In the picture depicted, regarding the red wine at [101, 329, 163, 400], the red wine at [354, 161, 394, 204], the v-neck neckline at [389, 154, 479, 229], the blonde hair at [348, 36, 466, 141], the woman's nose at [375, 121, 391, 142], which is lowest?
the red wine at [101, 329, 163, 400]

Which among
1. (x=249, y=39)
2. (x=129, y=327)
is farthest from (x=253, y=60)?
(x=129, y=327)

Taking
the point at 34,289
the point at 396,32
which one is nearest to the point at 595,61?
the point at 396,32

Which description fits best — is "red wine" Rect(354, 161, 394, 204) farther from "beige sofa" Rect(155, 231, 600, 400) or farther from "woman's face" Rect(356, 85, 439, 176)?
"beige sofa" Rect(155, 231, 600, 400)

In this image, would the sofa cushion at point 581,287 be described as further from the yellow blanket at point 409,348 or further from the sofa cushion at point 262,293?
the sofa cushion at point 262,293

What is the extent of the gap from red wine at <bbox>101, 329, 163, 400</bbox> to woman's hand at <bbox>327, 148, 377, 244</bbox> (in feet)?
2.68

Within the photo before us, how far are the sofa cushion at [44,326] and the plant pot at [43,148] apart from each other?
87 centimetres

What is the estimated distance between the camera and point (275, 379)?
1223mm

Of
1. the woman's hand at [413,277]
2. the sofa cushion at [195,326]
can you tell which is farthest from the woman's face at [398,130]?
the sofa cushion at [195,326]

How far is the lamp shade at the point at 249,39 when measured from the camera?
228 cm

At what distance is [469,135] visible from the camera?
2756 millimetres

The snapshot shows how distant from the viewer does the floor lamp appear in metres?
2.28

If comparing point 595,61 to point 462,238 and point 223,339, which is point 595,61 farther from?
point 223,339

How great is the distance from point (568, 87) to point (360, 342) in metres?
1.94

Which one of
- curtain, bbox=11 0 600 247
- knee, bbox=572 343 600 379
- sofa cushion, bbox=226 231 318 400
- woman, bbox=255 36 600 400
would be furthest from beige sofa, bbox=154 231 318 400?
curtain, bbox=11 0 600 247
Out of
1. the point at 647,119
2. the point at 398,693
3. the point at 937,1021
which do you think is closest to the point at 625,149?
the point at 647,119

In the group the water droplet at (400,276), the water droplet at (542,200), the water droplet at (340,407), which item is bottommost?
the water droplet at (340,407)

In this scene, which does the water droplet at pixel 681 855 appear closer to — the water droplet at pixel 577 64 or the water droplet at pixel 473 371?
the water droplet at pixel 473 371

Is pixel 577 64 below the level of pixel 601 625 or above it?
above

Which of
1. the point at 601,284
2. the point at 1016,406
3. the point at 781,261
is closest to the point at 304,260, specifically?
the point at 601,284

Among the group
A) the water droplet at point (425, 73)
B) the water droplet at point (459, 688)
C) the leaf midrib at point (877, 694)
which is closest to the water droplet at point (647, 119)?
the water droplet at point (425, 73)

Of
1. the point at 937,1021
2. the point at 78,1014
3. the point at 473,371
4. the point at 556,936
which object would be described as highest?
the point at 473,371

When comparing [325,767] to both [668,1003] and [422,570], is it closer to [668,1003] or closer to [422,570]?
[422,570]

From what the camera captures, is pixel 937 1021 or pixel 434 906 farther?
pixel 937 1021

Goal: Retype all of the records above, character for character, without changing anything.

Exercise result:
In the picture depicted, regarding the red wine at [101, 329, 163, 400], the red wine at [354, 161, 394, 204], the v-neck neckline at [389, 154, 479, 229], the blonde hair at [348, 36, 466, 141], the woman's nose at [375, 121, 391, 142], which is lowest?
the red wine at [101, 329, 163, 400]

Which among
1. (x=249, y=39)
2. (x=129, y=327)
is farthest from (x=253, y=60)?
(x=129, y=327)

Taking
the point at 34,289
the point at 396,32
which one is nearest to the point at 595,61?
the point at 396,32

Which description fits best — is "red wine" Rect(354, 161, 394, 204) farther from "beige sofa" Rect(155, 231, 600, 400) or farther from "woman's face" Rect(356, 85, 439, 176)?
"beige sofa" Rect(155, 231, 600, 400)

In this image, would the sofa cushion at point 581,287 be described as further from the yellow blanket at point 409,348 or further from the sofa cushion at point 262,293?
the sofa cushion at point 262,293

What is the extent of the gap from red wine at <bbox>101, 329, 163, 400</bbox> to woman's hand at <bbox>327, 148, 377, 244</bbox> (in feet)?
2.68

Within the photo before us, how far are the sofa cushion at [44,326] and the plant pot at [43,148] apart from each other?
87 centimetres

What is the estimated distance between the camera and point (275, 379)?
1223mm

Of
1. the woman's hand at [413,277]
2. the sofa cushion at [195,326]
can you tell which is farthest from the woman's face at [398,130]?
the sofa cushion at [195,326]

How far is the lamp shade at the point at 249,39 when measured from the camera?
228 cm

At what distance is [469,135] visible from the camera?
2756 millimetres

The snapshot shows how distant from the viewer does the floor lamp appear in metres?
2.28

If comparing point 595,61 to point 462,238 and point 223,339, which is point 595,61 farther from?
point 223,339

How great is the distance from point (568, 87) to point (360, 342) in metres?
1.94

Which one of
- curtain, bbox=11 0 600 247
- knee, bbox=572 343 600 379
- sofa cushion, bbox=226 231 318 400
- woman, bbox=255 36 600 400
would be furthest from beige sofa, bbox=154 231 318 400?
curtain, bbox=11 0 600 247
Out of
1. the point at 647,119
2. the point at 398,693
3. the point at 937,1021
which do you think is closest to the point at 625,149?
the point at 647,119

In the group the water droplet at (400,276), the water droplet at (542,200), the water droplet at (340,407), which item is bottommost?
the water droplet at (340,407)

In this scene, which does the water droplet at pixel 681 855 appear closer to — the water droplet at pixel 577 64 or the water droplet at pixel 473 371?
the water droplet at pixel 473 371

Is pixel 577 64 below the level of pixel 601 625 or above it?
above

Which of
1. the point at 601,284
2. the point at 1016,406
3. the point at 781,261
is closest to the point at 304,260, specifically?
the point at 601,284

Among the group
A) the water droplet at point (425, 73)
B) the water droplet at point (459, 688)
C) the leaf midrib at point (877, 694)
which is closest to the water droplet at point (647, 119)?
the water droplet at point (425, 73)

Of
1. the point at 937,1021
2. the point at 78,1014
3. the point at 473,371
4. the point at 556,936
which object would be described as highest?
the point at 473,371

When comparing [325,767] to both [668,1003] and [422,570], is it closer to [668,1003] or closer to [422,570]?
[422,570]

From what the camera captures, is pixel 937 1021 or pixel 434 906 farther?
pixel 937 1021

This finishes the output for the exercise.